◆ Короткая задача 1: Перепишите целиком и без единого изменения приведенный ниже отрывок.

◆ Предоставленный отрывок:
********

Рис. 2. Хата на хуторе Кружилине (б. Области Войска Донского), в которой 11 (24) мая 1905 г. родился М. А. Шолохов

А сам рапповский "живой человек" в большинстве случаев на поверку оказывался совершеннейшим муляжем - внешне выглядел как человек, но не мог ходить. И был ничуть не лучше того "железного пролетария", которого несколькими годами раньше навязывали литературе теоретики Пролеткульта. Писатели, пытавшиеся сочинять романы по рапповской установке, не столько исследовали душу современника, сколько монтировали ее из типовых деталей, - герой получал "чувства", отработанные вне его личного опыта. В подобном случае эти авторы в конце концов, как писали их оппоненты, оказывались в объятьях все той же интуитивистской эстетики фрейдистского толка, за которую сами громили иных "перевальцев" и "серапионовых братьев". (Когда одно время, уже в 50-е годы, в критике вдруг возник разговор о "дозировке чувств и качеств героя", о возможных процентах недостатков и чудачеств, это был всего лишь бедный отголосок напористой рапповской установки на "живого человека", - теории, которая, как получалось, несла в себе не только грехи сегодняшние, но и грехи завтрашние.)

Любопытная деталь: в той бурной дискуссии о новом герое литературы и его психологическом раскрытии никто из писателей так часто не упоминался, как... Лев Толстой.

Быть ли новому пролетарскому искусству реалистическим, наследовать накопленное мировым реализмом и русской классикой (Толстым и другими) прежде всего, - или же строить его по-лефовски, по-конструктивистски, по-имажинистски? Эта дилемма волновала тогда многие умы, и имя автора "Войны и мира" возникало в том споре словно само собой. Хотя, казалось бы, что было тем или иным особо дерзким теоретикам нового искусства до этого "типичного представителя дворянской литературы"! А между тем они волей-неволей Толстым то клялись, то заклинали, то проклинали...

********

◆ Фрагменты набора данных:
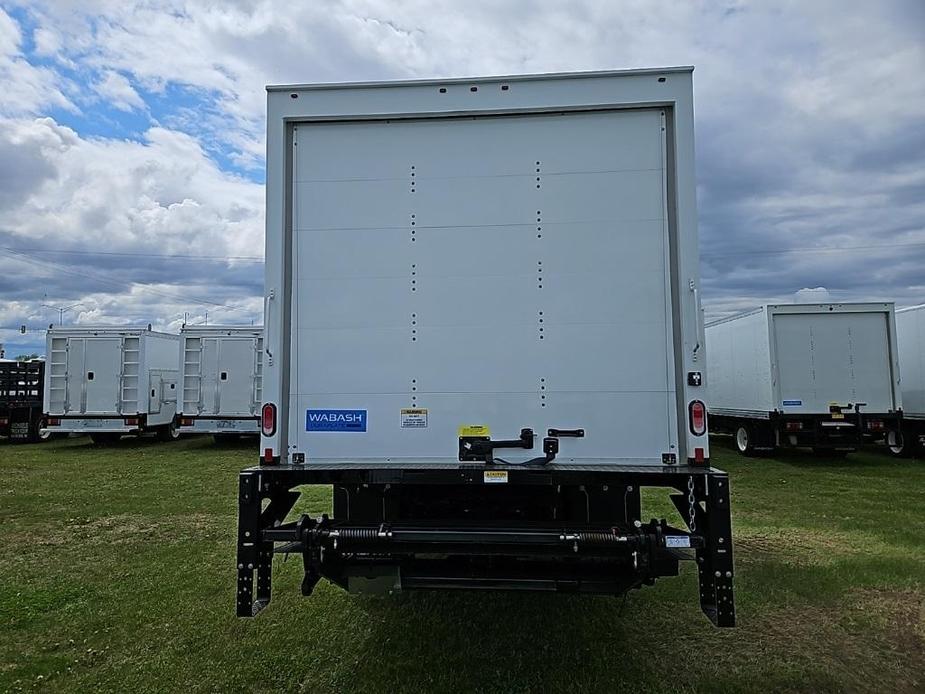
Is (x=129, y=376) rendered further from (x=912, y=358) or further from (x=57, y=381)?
(x=912, y=358)

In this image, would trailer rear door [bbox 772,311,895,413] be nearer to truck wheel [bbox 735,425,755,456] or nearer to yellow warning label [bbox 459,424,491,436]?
truck wheel [bbox 735,425,755,456]

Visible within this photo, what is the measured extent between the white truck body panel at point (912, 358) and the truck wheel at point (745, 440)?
11.5 feet

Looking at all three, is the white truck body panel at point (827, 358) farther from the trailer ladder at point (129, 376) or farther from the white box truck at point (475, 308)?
the trailer ladder at point (129, 376)

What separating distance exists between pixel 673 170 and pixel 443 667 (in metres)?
3.21

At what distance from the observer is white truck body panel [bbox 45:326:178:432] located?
57.2 ft

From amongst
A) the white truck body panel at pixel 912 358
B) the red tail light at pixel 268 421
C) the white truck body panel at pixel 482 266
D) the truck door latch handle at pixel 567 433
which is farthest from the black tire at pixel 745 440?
the red tail light at pixel 268 421

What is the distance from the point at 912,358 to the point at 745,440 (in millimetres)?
4453

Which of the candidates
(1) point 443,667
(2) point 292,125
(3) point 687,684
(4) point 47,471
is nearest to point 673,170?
(2) point 292,125

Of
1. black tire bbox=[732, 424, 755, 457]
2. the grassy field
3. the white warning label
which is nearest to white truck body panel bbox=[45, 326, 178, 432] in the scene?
the grassy field

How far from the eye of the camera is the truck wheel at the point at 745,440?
15.7 metres

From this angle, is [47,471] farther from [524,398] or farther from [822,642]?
[822,642]

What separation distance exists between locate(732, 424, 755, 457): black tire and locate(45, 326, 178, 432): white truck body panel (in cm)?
1527

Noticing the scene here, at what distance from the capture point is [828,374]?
14242 millimetres

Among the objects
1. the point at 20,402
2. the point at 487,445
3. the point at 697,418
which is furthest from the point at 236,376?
the point at 697,418
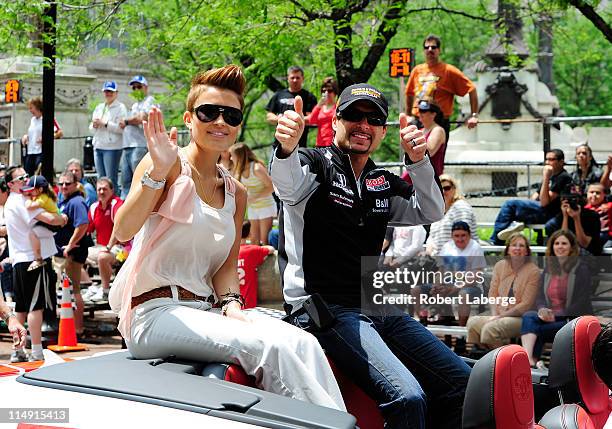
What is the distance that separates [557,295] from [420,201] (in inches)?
204

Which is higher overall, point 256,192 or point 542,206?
point 256,192

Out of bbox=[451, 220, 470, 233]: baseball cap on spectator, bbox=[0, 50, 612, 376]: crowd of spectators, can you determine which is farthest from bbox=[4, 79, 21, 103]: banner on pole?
bbox=[451, 220, 470, 233]: baseball cap on spectator

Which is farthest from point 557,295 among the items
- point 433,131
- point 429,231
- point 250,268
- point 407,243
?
point 250,268

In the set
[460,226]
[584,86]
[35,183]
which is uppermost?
[584,86]

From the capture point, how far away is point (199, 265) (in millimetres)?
4180

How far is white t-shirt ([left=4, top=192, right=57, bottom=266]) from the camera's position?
11.0 m

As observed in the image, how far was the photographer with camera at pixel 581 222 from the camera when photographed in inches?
429

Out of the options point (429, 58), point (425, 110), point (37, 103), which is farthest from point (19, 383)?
point (37, 103)

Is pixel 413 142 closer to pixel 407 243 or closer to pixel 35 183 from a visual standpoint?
pixel 407 243

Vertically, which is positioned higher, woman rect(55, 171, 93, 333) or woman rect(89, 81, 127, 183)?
woman rect(89, 81, 127, 183)

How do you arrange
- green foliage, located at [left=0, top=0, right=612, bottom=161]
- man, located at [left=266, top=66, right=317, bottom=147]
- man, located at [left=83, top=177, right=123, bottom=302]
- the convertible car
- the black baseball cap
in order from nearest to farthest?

********

◆ Короткая задача 2: Выпишите из листинга без изменений строки: начните со строки, в которой есть «Vertically, which is», и остановитесь на последней строке листинга, включив обе границы.

◆ Письменный ответ 1:
Рис. 2. Хата на хуторе Кружилине (б. Области Войска Донского), в которой 11 (24) мая 1905 г. родился М. А. Шолохов

А сам рапповский "живой человек" в большинстве случаев на поверку оказывался совершеннейшим муляжем - внешне выглядел как человек, но не мог ходить. И был ничуть не лучше того "железного пролетария", которого несколькими годами раньше навязывали литературе теоретики Пролеткульта. Писатели, пытавшиеся сочинять романы по рапповской установке, не столько исследовали душу современника, сколько монтировали ее из типовых деталей, - герой получал "чувства", отработанные вне его личного опыта. В подобном случае эти авторы в конце концов, как писали их оппоненты, оказывались в объятьях все той же интуитивистской эстетики фрейдистского толка, за которую сами громили иных "перевальцев" и "серапионовых братьев". (Когда одно время, уже в 50-е годы, в критике вдруг возник разговор о "дозировке чувств и качеств героя", о возможных процентах недостатков и чудачеств, это был всего лишь бедный отголосок напористой рапповской установки на "живого человека", - теории, которая, как получалось, несла в себе не только грехи сегодняшние, но и грехи завтрашние.)

Любопытная деталь: в той бурной дискуссии о новом герое литературы и его психологическом раскрытии никто из писателей так часто не упоминался, как... Лев Толстой.

Быть ли новому пролетарскому искусству реалистическим, наследовать накопленное мировым реализмом и русской классикой (Толстым и другими) прежде всего, - или же строить его по-лефовски, по-конструктивистски, по-имажинистски? Эта дилемма волновала тогда многие умы, и имя автора "Войны и мира" возникало в том споре словно само собой. Хотя, казалось бы, что было тем или иным особо дерзким теоретикам нового искусства до этого "типичного представителя дворянской литературы"! А между тем они волей-неволей Толстым то клялись, то заклинали, то проклинали...

◆ Письменный ответ 2:
Vertically, which is positioned higher, woman rect(55, 171, 93, 333) or woman rect(89, 81, 127, 183)?
woman rect(89, 81, 127, 183)

How do you arrange
- green foliage, located at [left=0, top=0, right=612, bottom=161]
- man, located at [left=266, top=66, right=317, bottom=147]
- man, located at [left=83, top=177, right=123, bottom=302]
- the convertible car
- the black baseball cap
in order from nearest to farthest?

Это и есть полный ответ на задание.